Objective: Aim: To clarify the association between different types of uterine contractility dysfunction and the inflammation of the uterus and chorioamniotic membranes.

Patients and methods: Materials and Methods: The association between the inflammation of the uterine layers, chorioamniotic membranes, umbilical cord, and different types of labor activity abnormalities was examined in 382 patients with singleton pregnancies at 28-42 weeks' gestation who underwent Caesarean section (CS) for abnormal uterine contractions and other complications. Statistical analyses included the Mann-Whitney U, Chi-squared test, and logistic regression.

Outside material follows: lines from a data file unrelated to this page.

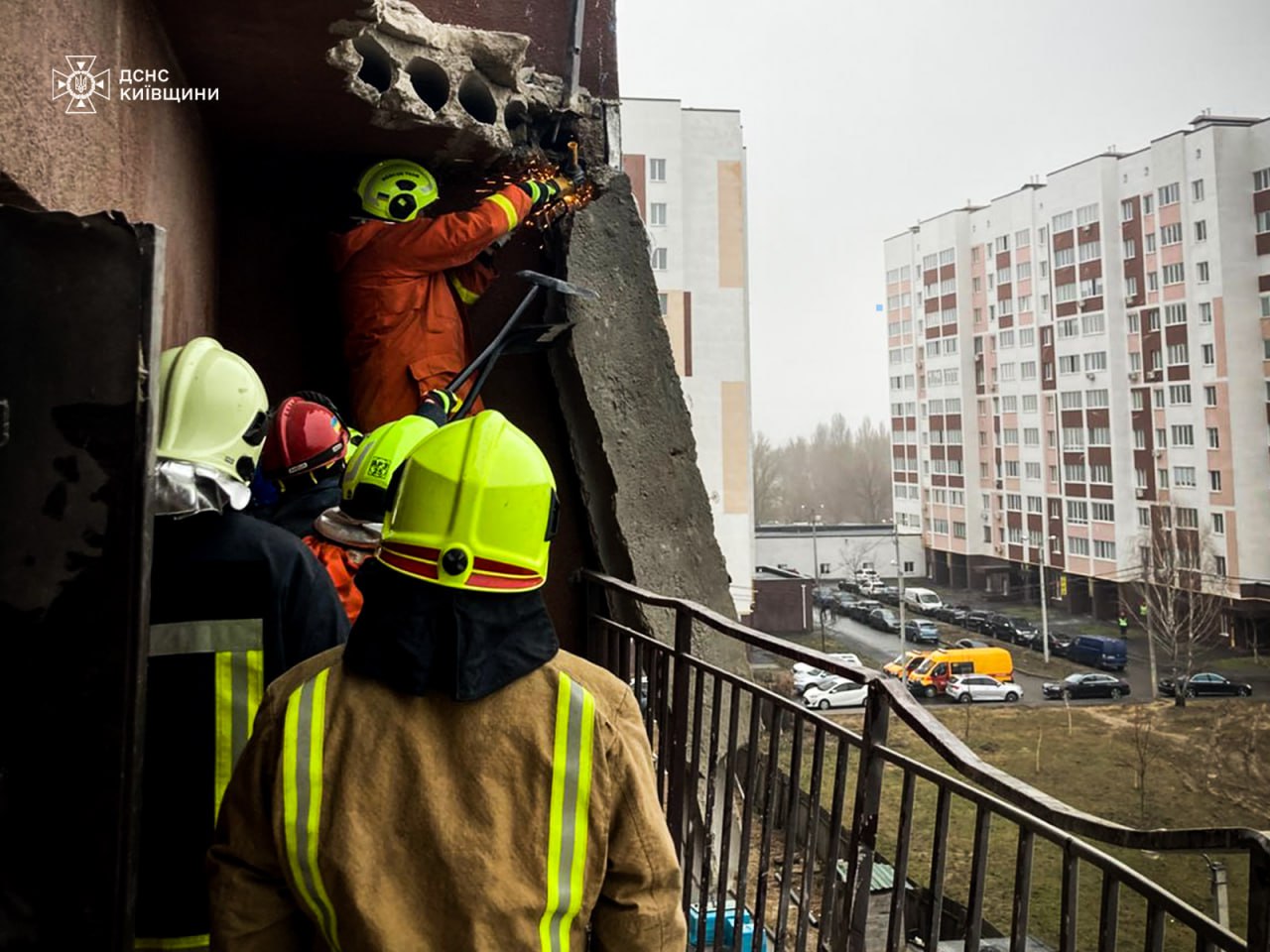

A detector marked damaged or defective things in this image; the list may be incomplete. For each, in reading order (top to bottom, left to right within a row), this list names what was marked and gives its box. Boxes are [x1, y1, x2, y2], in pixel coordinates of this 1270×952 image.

damaged wall [0, 0, 215, 342]
rusty railing [581, 573, 1270, 952]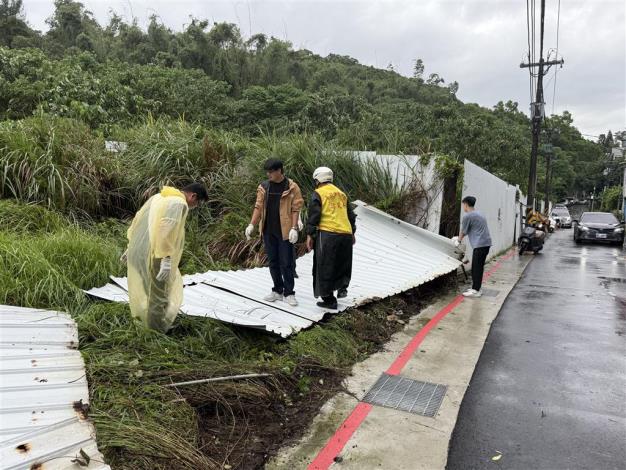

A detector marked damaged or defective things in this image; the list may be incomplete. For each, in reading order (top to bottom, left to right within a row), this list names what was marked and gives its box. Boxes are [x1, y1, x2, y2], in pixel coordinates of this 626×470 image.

crumpled metal panel [85, 200, 460, 336]
crumpled metal panel [0, 304, 109, 466]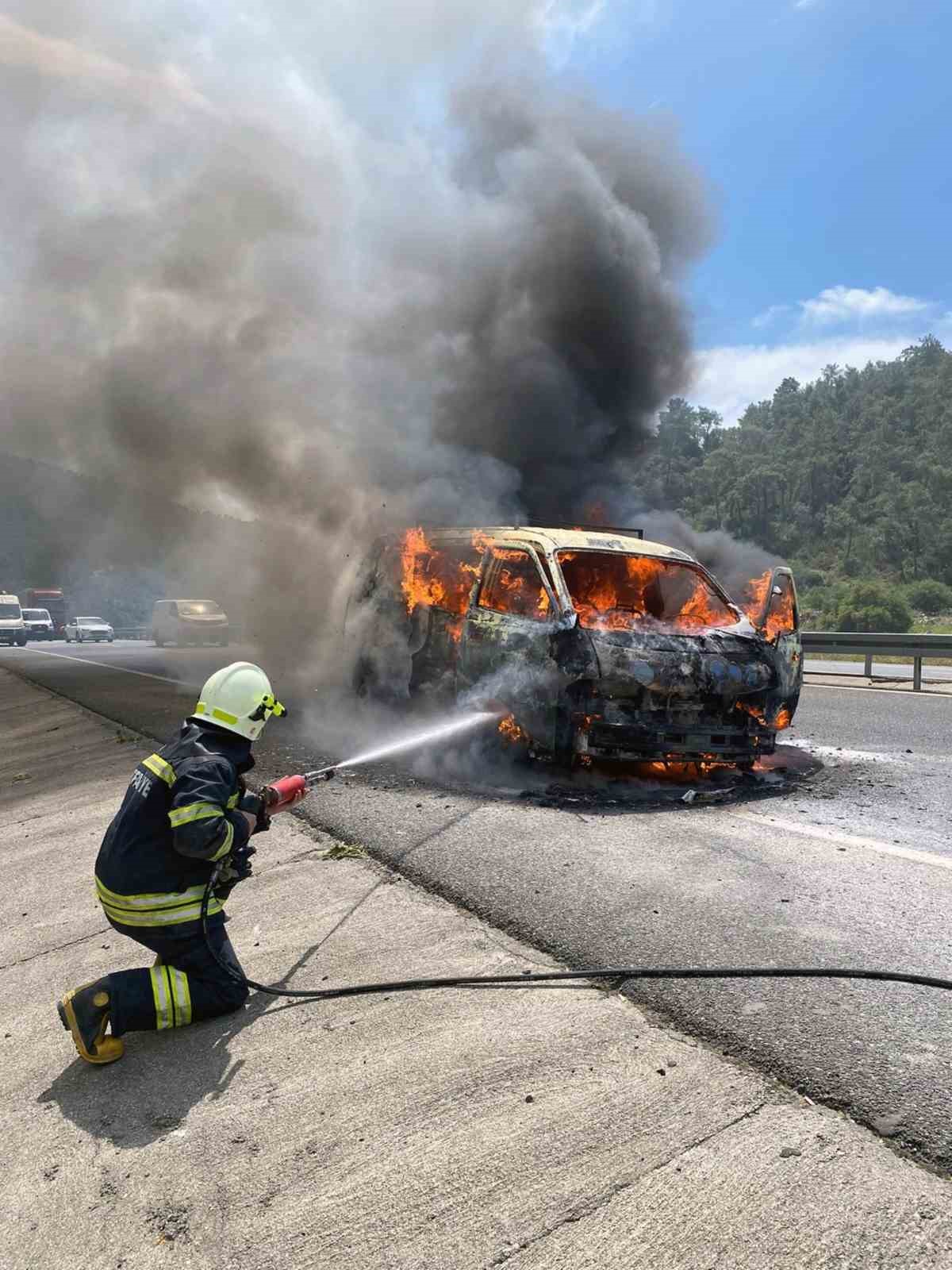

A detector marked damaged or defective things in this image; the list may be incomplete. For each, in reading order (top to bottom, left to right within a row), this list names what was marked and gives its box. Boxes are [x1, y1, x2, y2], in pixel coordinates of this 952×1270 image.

charred vehicle frame [346, 524, 800, 768]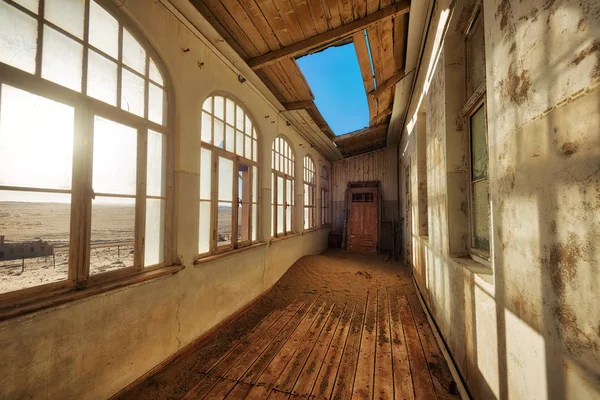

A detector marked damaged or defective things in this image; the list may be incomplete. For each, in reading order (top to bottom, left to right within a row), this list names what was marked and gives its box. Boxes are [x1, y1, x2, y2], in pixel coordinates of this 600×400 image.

peeling paint wall [0, 0, 330, 400]
peeling paint wall [396, 0, 596, 398]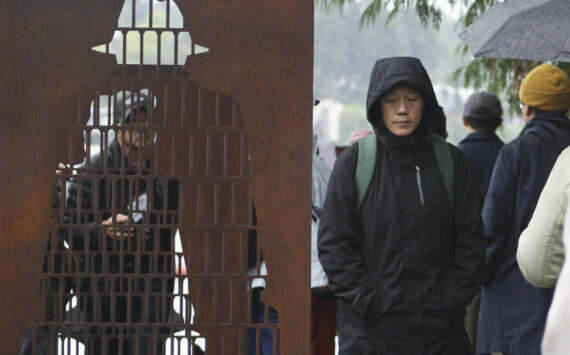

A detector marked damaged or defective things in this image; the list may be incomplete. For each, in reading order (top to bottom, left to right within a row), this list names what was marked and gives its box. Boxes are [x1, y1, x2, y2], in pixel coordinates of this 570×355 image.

Results: Results: In the control group, slight infiltration with polymorphonuclear leukocytes (PMNs) and macrophages of the myometrium and decidua of the lower uterine segment at term pregnancy was found in 59.7% and 73.6% of cases. The main clinical risk factors for placental and decidual membrane inflammation in patients with excessive uterine activity (EUA) were prematurity, multiparity, group B streptococcus (GBS) colonization, and duration of ruptured fetal membranes before the CS. Moderate or marked myometrial inflammation of both uterine segments in the EUA group was diagnosed only in patients with cervical dilation of >6 cm and duration of labor of >8h. In women with hypotonic uterine activity (HUA), decidual and myometrial inflammation was significantly associated with nulliparity and intrapartum factors, such as protracted active first stage of labor, advanced cervical dilation, and number of vaginal examinations. In all cases, inflammation of the myometrium was accompanied by deciduitis.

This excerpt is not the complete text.